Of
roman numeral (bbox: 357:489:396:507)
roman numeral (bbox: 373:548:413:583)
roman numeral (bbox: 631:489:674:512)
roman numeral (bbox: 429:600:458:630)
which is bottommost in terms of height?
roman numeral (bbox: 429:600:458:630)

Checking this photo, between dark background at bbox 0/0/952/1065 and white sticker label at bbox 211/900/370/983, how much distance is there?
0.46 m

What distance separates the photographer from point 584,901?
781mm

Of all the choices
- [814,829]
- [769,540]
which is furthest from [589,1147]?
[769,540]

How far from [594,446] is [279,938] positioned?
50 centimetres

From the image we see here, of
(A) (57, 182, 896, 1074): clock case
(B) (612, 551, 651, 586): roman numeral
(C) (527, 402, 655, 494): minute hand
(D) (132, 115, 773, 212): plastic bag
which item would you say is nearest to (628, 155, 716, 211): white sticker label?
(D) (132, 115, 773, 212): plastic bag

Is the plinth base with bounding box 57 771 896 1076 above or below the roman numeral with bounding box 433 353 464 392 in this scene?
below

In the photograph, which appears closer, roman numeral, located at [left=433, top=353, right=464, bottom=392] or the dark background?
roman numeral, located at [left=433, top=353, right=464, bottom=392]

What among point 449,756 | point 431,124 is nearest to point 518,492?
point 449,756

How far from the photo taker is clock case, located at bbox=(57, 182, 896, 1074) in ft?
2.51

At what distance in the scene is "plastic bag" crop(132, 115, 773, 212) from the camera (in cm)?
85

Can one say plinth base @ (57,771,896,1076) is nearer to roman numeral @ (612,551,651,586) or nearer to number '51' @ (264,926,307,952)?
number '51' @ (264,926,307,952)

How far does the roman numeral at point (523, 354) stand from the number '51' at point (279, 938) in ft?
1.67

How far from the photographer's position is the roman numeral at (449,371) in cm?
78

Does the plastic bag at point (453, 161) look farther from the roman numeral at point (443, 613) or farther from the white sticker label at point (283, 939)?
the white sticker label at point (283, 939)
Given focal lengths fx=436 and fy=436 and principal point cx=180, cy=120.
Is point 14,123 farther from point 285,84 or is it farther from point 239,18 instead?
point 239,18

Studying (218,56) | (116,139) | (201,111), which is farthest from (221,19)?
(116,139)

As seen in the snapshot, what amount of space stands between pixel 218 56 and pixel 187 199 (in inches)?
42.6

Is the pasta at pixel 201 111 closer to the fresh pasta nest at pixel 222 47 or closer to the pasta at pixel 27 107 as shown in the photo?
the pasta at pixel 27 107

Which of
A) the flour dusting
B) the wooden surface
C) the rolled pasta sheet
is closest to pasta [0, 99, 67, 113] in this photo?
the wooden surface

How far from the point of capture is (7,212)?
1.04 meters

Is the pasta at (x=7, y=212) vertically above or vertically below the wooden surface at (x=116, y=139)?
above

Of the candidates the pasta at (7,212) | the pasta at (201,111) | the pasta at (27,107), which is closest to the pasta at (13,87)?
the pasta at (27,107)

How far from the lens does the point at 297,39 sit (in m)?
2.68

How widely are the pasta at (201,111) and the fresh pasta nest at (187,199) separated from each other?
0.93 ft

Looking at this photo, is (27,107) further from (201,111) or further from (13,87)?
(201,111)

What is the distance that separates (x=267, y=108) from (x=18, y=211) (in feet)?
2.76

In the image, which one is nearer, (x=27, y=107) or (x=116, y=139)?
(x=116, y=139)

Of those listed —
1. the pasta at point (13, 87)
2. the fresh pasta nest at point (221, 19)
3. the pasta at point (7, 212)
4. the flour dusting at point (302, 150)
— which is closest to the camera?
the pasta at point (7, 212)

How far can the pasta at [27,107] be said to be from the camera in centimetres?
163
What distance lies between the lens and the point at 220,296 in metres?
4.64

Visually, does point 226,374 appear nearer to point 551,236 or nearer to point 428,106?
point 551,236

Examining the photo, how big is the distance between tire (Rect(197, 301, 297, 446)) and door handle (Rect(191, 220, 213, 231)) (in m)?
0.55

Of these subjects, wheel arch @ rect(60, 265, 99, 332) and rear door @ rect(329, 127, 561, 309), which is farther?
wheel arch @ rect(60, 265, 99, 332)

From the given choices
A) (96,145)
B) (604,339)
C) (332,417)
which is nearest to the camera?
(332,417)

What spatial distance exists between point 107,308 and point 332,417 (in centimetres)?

-------------------------

* What to work on
Print only the lines from the one with "Looking at this" to the end of the records, both included.

* Task output
Looking at this photo, is (27,107) further from (201,111) or further from (13,87)?
(201,111)

What is the distance that separates (x=267, y=108) from (x=18, y=211) (in feet)?
2.76

In the image, which one is nearer, (x=27, y=107) or (x=116, y=139)?
(x=116, y=139)

Of those listed —
1. the pasta at point (13, 87)
2. the fresh pasta nest at point (221, 19)
3. the pasta at point (7, 212)
4. the flour dusting at point (302, 150)
— which is closest to the camera?
the pasta at point (7, 212)

How far can the pasta at [27,107] be said to be from the camera in centimetres?
163
What distance lies between the lens and the point at 220,296 in metres?
4.64

Visually, does point 226,374 appear nearer to point 551,236 or nearer to point 428,106?
point 551,236

Examining the photo, how big is the distance between tire (Rect(197, 301, 297, 446)) and door handle (Rect(191, 220, 213, 231)) (in m)?
0.55

Of these subjects, wheel arch @ rect(60, 265, 99, 332) and rear door @ rect(329, 127, 561, 309), which is farther?
wheel arch @ rect(60, 265, 99, 332)

From the given choices
A) (96,145)
B) (604,339)
C) (332,417)
which is nearest to the camera?
(332,417)

What spatial distance exists between point 107,308 and point 332,417 (in centimetres)?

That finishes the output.